Thursday, 16 June 2016

Another Cumberland Character



First posted January 2009

My blog about Tommy Cooper of the Cumberland Arms elicited this email from my old friend Cavalier Bess, and memories of another old regular …

“Hi Brenda
Loved the blog about Tommy Cooper and the Cumberland Arms.  Can’t say as I remember him in particular, but I can remember the late 70’s early 80’s when the whole area was as rough as a badger’s backside and yet one could go into the Cumberland for a drink and feel perfectly safe.
Apart from being the haunt of morris dancers, in those days it was also the local habituated by Fenwicks – the roundhead regiment based at the polytechnic in opposition to Tyldesleys who were the cavaliers at the university – in the days when these things were more defined.  However, although mortal enemies on the battlefield, in the Cumberland they would always look out for a fellow re-enacter, particularly “Dirty Old Bill”, who although he revelled in his moniker, was dirty in neither the physical nor moral sense.  I never worked out how he came to be a member of what was then ostensibly a student society, except that Bill was Bill and an evening in his company was always entertaining.  In the days when history wasn’t the layman’s hobby it is today, he knew a lot about the English Civil War.  I think Fenwicks used him to over-awe new recruits.
Apart from sleeping there, he seemed to spend most of his time in the Cumberland, generally in the same seat by the door, smoking a roll up, so that he could see who was coming and going.  He was another one who didn’t heed his doctor’s warning to stop drinking and smoking – he was of the opinion that if he couldn’t have a drink and a fag, life wasn’t worth living anyway.
Bess”

I got to know Bill in the 80s when (she who is now) the Squire and I shared a flat in Heaton and we all used to frequent the Ship Inn, under Byker Bridge.  (It was run at the time by a lovely couple Win and John – but that’s another story)  He was a small stocky bearded ex-mariner who, like many short men, made up for in character what he lacked in height.  (Mother, God rest her soul, always warned me against short men saying “They’re always trying to make up for it:  Napoleon was short; so was Hitler.”)  His daughter is about our age so he was, literally, old enough to be our father but that made no difference to our friendship.
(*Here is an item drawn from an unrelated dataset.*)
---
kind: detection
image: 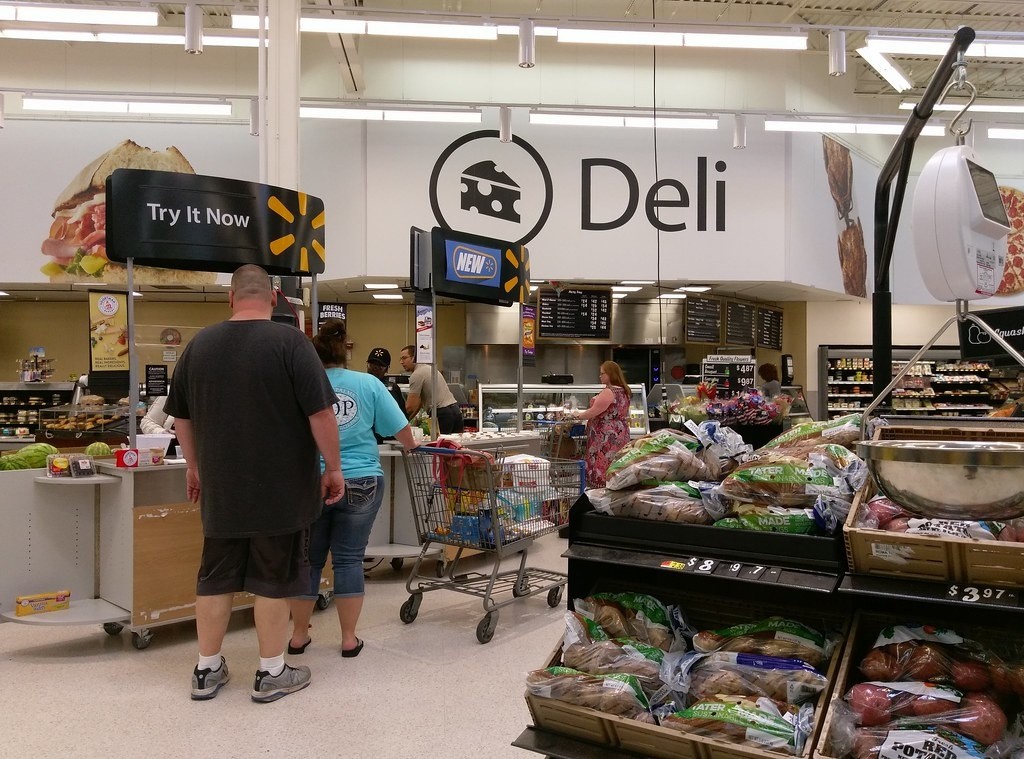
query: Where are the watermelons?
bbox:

In the summer of ’84 Squire somehow persuaded me to go on a Sallyport Sword canal holiday to Shropshire.  Two sixteen foot barges holding as many sword/morris dancers and/or civil war re-enactors including Bill – who shared the stern cabin with Squire and me.  His behaviour throughout was exemplary, and we felt more comfortable with him than any of the younger men.   
I think the phrase that best describes Bill and women was “all mouth and trousers”.

Squire and I used to go down the Ship most winter nights in the early 80s as buying halves of Castle Eden was cheaper than feeding the gas metre.  We could certainly be found there most Friday evenings marking the start of the weekend.
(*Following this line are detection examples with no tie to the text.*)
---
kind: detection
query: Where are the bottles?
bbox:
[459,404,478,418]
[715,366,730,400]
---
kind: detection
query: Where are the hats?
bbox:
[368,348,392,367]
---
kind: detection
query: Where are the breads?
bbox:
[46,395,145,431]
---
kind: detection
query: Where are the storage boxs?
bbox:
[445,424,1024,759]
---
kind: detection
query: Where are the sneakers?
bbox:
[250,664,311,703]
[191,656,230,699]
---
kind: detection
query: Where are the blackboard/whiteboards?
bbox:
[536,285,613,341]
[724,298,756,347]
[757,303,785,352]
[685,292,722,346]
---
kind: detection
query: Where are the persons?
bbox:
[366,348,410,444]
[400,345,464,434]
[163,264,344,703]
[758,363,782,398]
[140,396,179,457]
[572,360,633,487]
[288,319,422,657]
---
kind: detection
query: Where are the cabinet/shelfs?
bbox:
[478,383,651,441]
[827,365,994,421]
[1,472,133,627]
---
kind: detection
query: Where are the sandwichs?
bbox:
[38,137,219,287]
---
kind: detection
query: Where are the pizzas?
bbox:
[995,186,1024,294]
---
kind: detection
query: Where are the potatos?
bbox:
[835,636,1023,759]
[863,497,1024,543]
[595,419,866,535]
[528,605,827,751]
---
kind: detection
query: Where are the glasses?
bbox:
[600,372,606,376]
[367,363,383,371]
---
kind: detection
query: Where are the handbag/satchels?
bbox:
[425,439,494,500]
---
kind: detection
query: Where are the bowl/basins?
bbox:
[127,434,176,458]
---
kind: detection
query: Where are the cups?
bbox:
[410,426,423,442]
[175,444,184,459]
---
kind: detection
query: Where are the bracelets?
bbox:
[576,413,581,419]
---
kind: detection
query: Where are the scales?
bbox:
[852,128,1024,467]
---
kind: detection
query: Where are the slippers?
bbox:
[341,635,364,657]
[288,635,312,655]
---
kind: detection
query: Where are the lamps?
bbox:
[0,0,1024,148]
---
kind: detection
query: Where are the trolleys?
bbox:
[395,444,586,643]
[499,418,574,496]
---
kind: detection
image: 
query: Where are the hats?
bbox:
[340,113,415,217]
One Saturday morning Bill 'phoned our flat sounding most worried.
"Did I say or do anything I shouldn't have last night?"
"No, you were the same as usual, or at least no worse.  Why?"
“Well me cold got on me chest yesterday and I dosed me-self with hot whisky toddies from - ooh about lunchtime.  Then me daughter came around and insisted I had a tablespoon of Benylin in hot water.  So of course by the time I got to the Ship I was as high as a kite.  And then I must have had a few pints of Castle Eden – and I don’t remember much after that apart from seeing you and herself.”

The sight of the Squire and me seems to have sent Bill off into some sort of erotic reverie.  He had woken up with a bad head and a vague memory of the night before.  Unable to separate reality from the whisky, Benylin and ale fuelled fantasy he was awfully worried about what he may have done.  So had rung up to apologise, just in case.  I was happy to reassure him that he’d been much the same as usual – if a little absent and glakey. 

Bill never actually told me what he thought he'd done or said, but was hugely relieved to find out he hadn't.

Which I think is the mark of a gentleman.

Bill passed away in 1994 and Sallyport Sword danced in his honour at his funeral at the West End Crematorium.